PROBLEM TO SOLVE: Arrange the rows below as a numbered list, one line per item, and leave out the blank lines.

DATA TO PROCESS:
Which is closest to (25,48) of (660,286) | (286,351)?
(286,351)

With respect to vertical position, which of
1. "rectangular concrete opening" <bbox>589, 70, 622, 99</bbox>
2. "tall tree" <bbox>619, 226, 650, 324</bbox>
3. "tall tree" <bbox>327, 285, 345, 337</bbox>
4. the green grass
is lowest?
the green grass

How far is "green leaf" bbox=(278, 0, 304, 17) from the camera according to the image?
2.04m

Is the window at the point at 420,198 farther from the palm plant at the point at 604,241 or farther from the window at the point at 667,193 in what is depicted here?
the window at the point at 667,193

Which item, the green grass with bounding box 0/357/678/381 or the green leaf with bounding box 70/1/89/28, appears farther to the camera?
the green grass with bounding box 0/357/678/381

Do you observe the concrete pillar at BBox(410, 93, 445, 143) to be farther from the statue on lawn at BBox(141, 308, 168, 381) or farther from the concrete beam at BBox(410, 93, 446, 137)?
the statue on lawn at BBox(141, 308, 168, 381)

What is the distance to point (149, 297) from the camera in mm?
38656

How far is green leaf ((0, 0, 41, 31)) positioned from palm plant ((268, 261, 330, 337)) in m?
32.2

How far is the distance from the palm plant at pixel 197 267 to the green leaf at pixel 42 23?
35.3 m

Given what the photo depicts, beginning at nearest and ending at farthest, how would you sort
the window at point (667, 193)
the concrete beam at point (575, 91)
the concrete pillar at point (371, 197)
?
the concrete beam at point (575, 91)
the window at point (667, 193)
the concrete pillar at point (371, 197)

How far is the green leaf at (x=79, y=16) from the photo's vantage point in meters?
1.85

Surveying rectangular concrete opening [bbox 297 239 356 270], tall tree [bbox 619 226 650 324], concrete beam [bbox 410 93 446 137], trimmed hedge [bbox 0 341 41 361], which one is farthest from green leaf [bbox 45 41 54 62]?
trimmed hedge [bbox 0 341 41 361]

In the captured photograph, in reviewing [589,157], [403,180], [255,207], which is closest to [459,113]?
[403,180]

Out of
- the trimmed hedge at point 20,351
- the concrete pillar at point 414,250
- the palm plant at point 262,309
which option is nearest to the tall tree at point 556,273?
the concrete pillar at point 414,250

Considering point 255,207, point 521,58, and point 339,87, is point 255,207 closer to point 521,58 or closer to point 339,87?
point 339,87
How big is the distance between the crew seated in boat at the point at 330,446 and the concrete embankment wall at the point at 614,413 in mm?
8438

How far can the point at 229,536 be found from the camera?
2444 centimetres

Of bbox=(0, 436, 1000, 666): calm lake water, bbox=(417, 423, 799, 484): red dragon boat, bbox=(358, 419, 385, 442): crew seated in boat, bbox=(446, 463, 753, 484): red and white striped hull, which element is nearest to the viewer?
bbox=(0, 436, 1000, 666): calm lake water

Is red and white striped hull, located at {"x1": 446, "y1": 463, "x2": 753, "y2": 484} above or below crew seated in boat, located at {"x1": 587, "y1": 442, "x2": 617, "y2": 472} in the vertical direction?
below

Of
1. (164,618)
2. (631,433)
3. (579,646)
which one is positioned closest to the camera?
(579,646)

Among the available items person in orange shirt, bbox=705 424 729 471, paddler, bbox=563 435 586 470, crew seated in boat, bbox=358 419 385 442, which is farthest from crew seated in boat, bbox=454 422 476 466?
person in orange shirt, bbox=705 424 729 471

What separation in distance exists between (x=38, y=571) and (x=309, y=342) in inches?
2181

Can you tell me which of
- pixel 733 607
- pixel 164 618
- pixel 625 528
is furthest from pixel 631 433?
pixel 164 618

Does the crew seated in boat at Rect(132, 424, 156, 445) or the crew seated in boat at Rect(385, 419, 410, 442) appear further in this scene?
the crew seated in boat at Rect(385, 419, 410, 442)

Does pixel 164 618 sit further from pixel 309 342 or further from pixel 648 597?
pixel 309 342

SOLUTION TO THIS TASK:
1. Which is closest to (25,48) of (660,286) | (286,351)?
2. (286,351)
3. With respect to vertical position, which of
4. 1. "rectangular concrete opening" <bbox>589, 70, 622, 99</bbox>
5. 2. "tall tree" <bbox>619, 226, 650, 324</bbox>
6. 3. "tall tree" <bbox>327, 285, 345, 337</bbox>
7. 4. the green grass
8. is lowest?
9. the green grass
10. How far is "green leaf" bbox=(278, 0, 304, 17) from the camera according to the image?
11. 2.04m
12. Is the window at the point at 420,198 farther from the palm plant at the point at 604,241 or farther from the window at the point at 667,193 in what is depicted here?
13. the window at the point at 667,193
14. Which item, the green grass with bounding box 0/357/678/381 or the green leaf with bounding box 70/1/89/28, appears farther to the camera?
15. the green grass with bounding box 0/357/678/381
16. Do you observe the concrete pillar at BBox(410, 93, 445, 143) to be farther from the statue on lawn at BBox(141, 308, 168, 381) or farther from the concrete beam at BBox(410, 93, 446, 137)?
17. the statue on lawn at BBox(141, 308, 168, 381)
18. What is the distance to point (149, 297) from the camera in mm?
19. 38656
20. How far is green leaf ((0, 0, 41, 31)) positioned from palm plant ((268, 261, 330, 337)) in m?
21. 32.2
22. How far is the distance from the palm plant at pixel 197 267 to the green leaf at pixel 42 23?
23. 35.3 m
24. Given what the photo depicts, beginning at nearest and ending at farthest, how would you sort
25. the window at point (667, 193)
26. the concrete beam at point (575, 91)
27. the concrete pillar at point (371, 197)
28. ?
29. the concrete beam at point (575, 91)
30. the window at point (667, 193)
31. the concrete pillar at point (371, 197)
32. How far is the green leaf at (x=79, y=16) from the photo's vantage point in meters?
33. 1.85
34. Surveying rectangular concrete opening [bbox 297 239 356 270], tall tree [bbox 619 226 650 324], concrete beam [bbox 410 93 446 137], trimmed hedge [bbox 0 341 41 361], which one is farthest from green leaf [bbox 45 41 54 62]?
35. trimmed hedge [bbox 0 341 41 361]
36. In the captured photograph, in reviewing [589,157], [403,180], [255,207], which is closest to [459,113]?
37. [403,180]
38. Out of
39. - the trimmed hedge at point 20,351
40. - the concrete pillar at point 414,250
41. - the palm plant at point 262,309
42. which option is nearest to the tall tree at point 556,273?
43. the concrete pillar at point 414,250
44. Considering point 255,207, point 521,58, and point 339,87, is point 255,207 closer to point 521,58 or closer to point 339,87?
45. point 339,87
46. How big is the distance between the crew seated in boat at the point at 330,446 and the concrete embankment wall at the point at 614,413 in mm?
47. 8438
48. How far can the point at 229,536 be found from the camera?
49. 2444 centimetres
50. Of bbox=(0, 436, 1000, 666): calm lake water, bbox=(417, 423, 799, 484): red dragon boat, bbox=(358, 419, 385, 442): crew seated in boat, bbox=(446, 463, 753, 484): red and white striped hull, which element is nearest to the viewer?
51. bbox=(0, 436, 1000, 666): calm lake water
52. Is red and white striped hull, located at {"x1": 446, "y1": 463, "x2": 753, "y2": 484} above or below crew seated in boat, located at {"x1": 587, "y1": 442, "x2": 617, "y2": 472} in the vertical direction?
53. below
54. Of
55. 1. (164,618)
56. 2. (631,433)
57. 3. (579,646)
58. which one is positioned closest to the camera?
59. (579,646)
60. Among the available items person in orange shirt, bbox=705 424 729 471, paddler, bbox=563 435 586 470, crew seated in boat, bbox=358 419 385 442, which is farthest from crew seated in boat, bbox=454 422 476 466?
61. person in orange shirt, bbox=705 424 729 471
62. What separation in distance exists between (x=38, y=571) and (x=309, y=342) in inches?
63. 2181
64. Can you tell me which of
65. - pixel 733 607
66. - pixel 164 618
67. - pixel 625 528
68. is furthest from pixel 631 433?
69. pixel 164 618
70. Does the crew seated in boat at Rect(132, 424, 156, 445) or the crew seated in boat at Rect(385, 419, 410, 442) appear further in this scene?
71. the crew seated in boat at Rect(385, 419, 410, 442)
72. Does pixel 164 618 sit further from pixel 309 342 or further from pixel 648 597?
73. pixel 309 342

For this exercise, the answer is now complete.